Kensington Mortgages upsizes green securitisation Finsbury Square to £750m

Kensington Mortgages upsizes green securitisation Finsbury Square to £750m

 

The deal saw strong demand from global investors, attracting 23 backers and being oversubscribed across all three tranches, Kensington said.

The senior notes were deemed as green because they aligned with the ICMA Green Bond Principles and were formally accredited by governance provider ISS ESG. This was the first transition from a lender in the UK asset-backed securities market to be labelled a green bond, and the third such in Europe.

The senior notes were priced at 65 basis points over SONIA, “reflecting strong investor demand for our residential mortgage-backed securities (RMBS) program,” the lender said.

The all-in pricing achieved a total cost of 70 bps for a funding duration of 4.6 years.

The lender’s Green Bond Framework provides for the issuer, Finsbury Square SPV, to finance purchase of a pool of loans by way of a term non-recourse securitisation of the underlying portfolio, which involves issuing securitised green bonds to investors. 

Kensington said its target was to allocate £800 million of proceeds from the senior notes to develop its green lending products by 2026, as part of its commitment to sustainable lending.

The green range of products will aim to incentivise borrowers to buy energy-efficient properties or renovate existing buildings to improve environmental performance.

The lender’s Green Bond Framework requires that for properties to be eligible, they must have a minimum EPC rating of B, which puts them in the top 15 per cent for performance on emissions for residential buildings in England and Wales.

Alex Maddox, capital markets and digital director, at Kensington Mortgages (pictured), said: “The majority of UK housing stock is energy inefficient and responsible for 21 per cent of all carbon emissions in the UK. Improving the efficiency of our existing housing stock is one of the best ways to help the UK transition to a low-carbon economy.”

“Our Green Bond Framework reflects our commitment to invest in environmentally sustainable projects, help borrowers to reduce their carbon footprint, and to increase the amount of capital allocated to sustainable uses in the financial sector,” Maddox added.

In February, Kensington completed its £472 million GMG 2021-1 transaction.
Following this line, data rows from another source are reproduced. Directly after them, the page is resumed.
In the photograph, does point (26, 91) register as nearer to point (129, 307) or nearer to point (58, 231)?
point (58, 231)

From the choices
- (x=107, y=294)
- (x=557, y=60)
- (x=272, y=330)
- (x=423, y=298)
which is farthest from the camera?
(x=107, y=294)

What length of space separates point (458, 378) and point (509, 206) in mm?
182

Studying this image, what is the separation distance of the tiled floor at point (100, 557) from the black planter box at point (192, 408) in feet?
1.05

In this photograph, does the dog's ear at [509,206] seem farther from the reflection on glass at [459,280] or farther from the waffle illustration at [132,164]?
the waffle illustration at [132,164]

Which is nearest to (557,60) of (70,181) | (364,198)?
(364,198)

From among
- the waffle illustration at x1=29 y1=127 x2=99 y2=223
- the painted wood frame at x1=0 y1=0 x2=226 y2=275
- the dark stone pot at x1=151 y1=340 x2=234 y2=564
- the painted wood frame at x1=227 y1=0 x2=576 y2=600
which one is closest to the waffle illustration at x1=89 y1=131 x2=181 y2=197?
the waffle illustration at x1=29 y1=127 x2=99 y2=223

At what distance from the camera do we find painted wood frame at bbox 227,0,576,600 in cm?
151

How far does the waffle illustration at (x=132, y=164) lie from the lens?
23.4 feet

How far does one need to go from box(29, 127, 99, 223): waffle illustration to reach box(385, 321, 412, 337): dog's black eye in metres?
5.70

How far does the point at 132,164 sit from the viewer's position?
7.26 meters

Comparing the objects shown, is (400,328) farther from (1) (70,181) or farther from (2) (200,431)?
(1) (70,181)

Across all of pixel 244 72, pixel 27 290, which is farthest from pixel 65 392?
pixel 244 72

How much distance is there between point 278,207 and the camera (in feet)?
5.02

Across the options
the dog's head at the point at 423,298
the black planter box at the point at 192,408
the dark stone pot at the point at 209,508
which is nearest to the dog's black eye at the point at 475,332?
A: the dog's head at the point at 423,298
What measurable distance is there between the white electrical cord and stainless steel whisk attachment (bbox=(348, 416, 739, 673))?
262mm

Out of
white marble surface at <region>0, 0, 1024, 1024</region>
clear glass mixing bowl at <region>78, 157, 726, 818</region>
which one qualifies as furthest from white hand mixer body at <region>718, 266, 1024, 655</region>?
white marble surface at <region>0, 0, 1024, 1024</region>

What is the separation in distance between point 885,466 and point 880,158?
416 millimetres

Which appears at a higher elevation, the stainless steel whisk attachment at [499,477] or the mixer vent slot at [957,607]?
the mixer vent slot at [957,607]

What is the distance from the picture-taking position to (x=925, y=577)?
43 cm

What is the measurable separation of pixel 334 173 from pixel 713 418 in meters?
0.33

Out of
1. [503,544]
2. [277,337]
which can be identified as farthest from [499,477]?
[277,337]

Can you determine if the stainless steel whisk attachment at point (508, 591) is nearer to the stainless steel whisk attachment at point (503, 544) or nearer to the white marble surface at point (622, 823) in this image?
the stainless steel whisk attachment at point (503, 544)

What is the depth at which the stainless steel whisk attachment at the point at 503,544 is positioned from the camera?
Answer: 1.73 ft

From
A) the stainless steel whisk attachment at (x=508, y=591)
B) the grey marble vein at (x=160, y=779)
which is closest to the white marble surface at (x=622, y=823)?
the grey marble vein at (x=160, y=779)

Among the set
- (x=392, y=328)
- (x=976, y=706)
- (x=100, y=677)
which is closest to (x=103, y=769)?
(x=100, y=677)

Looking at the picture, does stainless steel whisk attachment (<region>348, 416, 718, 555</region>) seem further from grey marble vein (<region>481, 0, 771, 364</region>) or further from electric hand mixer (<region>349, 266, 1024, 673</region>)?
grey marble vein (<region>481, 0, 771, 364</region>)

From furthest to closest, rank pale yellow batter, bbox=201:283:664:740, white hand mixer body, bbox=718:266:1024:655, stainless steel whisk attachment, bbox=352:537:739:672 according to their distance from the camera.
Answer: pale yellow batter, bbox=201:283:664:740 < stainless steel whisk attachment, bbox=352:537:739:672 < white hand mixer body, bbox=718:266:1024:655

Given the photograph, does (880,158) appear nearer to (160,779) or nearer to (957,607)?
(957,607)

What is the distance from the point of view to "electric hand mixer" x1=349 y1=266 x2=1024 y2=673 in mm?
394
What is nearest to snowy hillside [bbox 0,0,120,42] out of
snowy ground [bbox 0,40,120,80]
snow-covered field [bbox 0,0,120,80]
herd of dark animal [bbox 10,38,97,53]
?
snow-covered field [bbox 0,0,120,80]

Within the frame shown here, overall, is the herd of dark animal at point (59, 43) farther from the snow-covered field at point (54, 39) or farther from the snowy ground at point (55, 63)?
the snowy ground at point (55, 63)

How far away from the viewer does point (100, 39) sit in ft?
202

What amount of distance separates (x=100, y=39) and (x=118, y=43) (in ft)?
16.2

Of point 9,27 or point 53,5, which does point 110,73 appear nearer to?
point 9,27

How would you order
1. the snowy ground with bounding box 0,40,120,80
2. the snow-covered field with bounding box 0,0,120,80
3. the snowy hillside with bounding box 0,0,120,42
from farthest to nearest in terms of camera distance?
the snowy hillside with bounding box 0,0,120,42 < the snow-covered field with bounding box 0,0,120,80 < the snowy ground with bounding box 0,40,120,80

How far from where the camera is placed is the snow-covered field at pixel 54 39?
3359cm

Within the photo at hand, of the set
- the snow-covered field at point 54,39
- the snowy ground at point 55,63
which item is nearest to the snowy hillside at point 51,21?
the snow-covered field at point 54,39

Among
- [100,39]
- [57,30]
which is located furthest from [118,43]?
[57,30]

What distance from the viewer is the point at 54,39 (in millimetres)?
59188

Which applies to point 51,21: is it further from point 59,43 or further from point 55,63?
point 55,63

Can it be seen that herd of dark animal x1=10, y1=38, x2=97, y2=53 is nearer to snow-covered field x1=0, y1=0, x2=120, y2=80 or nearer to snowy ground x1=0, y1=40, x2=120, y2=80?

This year it became one of the first specialist lenders to collect EPC data from applicants and to share the information, at loan level, with investors for all new RMBS origination deals. 

Last year, the lender launched its eKo cashback mortgage which rewards borrowers for making energy-efficient improvements to their homes. 

The latest deal brings Kensington’s total RMBS issuance to £13 billion, the largest of any specialist lender.